When the Deutsche Bundespost had a monopoly on phone services, you used to ring 118 to find out a German phone number. Since decentralisation however, directory enquiries are provided by a wide range of companies, who charge very different prices for their services. Modern directory enquiries can supply you with more information than just a landline number. Depending on which provider you contact, you can also find out mobile phone numbers, fax numbers, postcodes and even names and addresses of anyone who has placed their details in the telephone directory. All of these companies have telephone numbers that start with 118, and you can find out more about their different services and tariffs by clicking here.
It's cheaper therefore to look up German phone numbers online, and you can do so using the links below:
Das Telefonbuch (the online version of the German telephone directory);
Teleauskunft (a database where you can look up German telephone numbers for companies and private individuals);
Gelbe Seiten (the German equivalent of the Yellow Pages)
Herold (the Austrian telephone directory and Yellow Pages)
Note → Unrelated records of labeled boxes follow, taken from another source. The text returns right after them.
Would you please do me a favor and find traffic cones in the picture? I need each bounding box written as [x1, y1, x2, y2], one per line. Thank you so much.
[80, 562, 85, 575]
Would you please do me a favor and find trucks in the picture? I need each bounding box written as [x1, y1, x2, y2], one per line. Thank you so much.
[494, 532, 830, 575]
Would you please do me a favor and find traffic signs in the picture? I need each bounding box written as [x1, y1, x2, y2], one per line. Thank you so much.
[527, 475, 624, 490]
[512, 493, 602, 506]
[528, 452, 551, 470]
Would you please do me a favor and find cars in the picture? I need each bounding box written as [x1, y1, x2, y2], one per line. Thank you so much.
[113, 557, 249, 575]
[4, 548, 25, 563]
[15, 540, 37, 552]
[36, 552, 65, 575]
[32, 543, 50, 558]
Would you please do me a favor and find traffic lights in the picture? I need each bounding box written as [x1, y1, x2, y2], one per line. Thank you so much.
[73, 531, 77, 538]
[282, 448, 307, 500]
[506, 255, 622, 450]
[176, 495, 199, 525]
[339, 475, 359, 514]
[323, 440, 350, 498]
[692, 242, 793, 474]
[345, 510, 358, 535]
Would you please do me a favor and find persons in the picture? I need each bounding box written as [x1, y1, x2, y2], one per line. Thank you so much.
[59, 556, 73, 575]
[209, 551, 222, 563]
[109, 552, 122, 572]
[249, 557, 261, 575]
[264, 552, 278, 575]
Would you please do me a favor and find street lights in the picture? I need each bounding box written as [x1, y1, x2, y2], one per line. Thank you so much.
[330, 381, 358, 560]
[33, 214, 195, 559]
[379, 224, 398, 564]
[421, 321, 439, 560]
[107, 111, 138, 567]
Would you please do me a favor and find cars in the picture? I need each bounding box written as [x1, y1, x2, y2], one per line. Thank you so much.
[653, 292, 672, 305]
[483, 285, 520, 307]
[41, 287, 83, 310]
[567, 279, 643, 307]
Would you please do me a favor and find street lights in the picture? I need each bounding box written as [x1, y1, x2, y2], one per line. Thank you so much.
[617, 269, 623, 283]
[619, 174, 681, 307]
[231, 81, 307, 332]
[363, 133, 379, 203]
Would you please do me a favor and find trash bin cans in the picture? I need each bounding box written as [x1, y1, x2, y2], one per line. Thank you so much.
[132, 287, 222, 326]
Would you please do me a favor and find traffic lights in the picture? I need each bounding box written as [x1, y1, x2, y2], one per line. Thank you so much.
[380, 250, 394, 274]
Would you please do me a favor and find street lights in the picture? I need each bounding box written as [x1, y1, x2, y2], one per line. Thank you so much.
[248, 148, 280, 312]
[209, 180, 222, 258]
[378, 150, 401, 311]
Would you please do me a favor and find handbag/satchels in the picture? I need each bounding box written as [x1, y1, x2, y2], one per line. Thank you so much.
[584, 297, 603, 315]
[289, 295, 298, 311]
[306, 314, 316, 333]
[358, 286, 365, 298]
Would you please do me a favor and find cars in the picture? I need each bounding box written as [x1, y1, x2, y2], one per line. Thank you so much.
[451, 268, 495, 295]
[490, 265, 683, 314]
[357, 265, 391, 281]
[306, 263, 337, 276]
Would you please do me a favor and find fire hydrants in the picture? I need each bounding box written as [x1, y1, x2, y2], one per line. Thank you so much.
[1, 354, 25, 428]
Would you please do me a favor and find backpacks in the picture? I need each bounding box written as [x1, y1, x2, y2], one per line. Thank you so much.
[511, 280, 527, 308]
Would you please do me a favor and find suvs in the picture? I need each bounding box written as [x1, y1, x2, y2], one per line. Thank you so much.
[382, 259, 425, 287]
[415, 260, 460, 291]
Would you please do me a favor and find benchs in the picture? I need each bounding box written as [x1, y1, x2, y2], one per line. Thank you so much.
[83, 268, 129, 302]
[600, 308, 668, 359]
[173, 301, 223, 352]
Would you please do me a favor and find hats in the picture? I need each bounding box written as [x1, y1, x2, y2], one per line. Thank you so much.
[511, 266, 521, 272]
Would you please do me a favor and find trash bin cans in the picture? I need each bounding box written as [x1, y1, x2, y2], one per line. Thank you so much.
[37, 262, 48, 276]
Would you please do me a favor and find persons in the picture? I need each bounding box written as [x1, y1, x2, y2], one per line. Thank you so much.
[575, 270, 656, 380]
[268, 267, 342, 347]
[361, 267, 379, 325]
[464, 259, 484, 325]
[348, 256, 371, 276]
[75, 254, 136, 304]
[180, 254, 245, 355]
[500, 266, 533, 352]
- Switzerland and Liechtenstein:
The White Pages (the online version of the Swiss telephone directory);
The Yellow Pages (the Swiss equivalent of the Yellow Pages);
tel.search.ch (a free electronic phone book)
How to give and receive telephone numbers
German telephone numbers are usually said in pairs. This is not true however for the dialling code, so (0475) 24 88 79 would be given as null vier sieben fünf - vierundzwanzig achtundachtzig neunundsiebzig.
If there is an odd number of digits in a German phone number, the first digit is usually isolated and the followed digits are then spoken in pairs, for example 2 34 47 95.
When numbers are said over the telephone or as part of a public announcement, you will also often hear "zwo" instead of "zwei". This is to avoid any confusion as "zwei" could be confused with "drei" if the line is bad. This also applies to compound numbers such as 82 which might be said as "zwoundachtzig" over the phone.